--- start of Records to process ---

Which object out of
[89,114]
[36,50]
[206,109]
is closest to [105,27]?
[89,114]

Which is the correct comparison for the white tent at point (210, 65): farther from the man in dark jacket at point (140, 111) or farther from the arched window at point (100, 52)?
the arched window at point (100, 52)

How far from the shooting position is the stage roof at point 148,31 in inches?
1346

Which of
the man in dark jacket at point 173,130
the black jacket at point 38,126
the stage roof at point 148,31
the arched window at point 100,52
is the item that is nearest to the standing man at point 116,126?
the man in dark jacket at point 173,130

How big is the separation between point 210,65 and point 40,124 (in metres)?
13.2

--- end of Records to process ---
--- start of Records to process ---

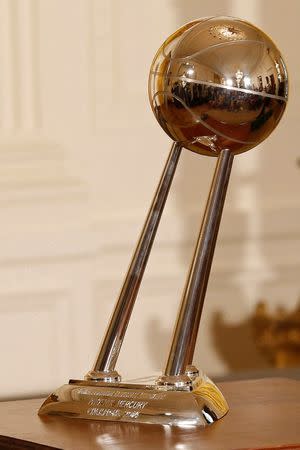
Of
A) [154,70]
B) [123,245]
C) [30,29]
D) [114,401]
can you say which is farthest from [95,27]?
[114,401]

--- end of Records to process ---

§ **Directions**
Gather every line in the items above that contains the word "from", and copy each of those lines in full.

§ **Solution to this problem**
Which is the correct comparison for the white tent at point (210, 65): farther from the man in dark jacket at point (140, 111) or farther from the arched window at point (100, 52)?
How far from the shooting position is the stage roof at point 148,31 in inches?
can you say which is farthest from [95,27]?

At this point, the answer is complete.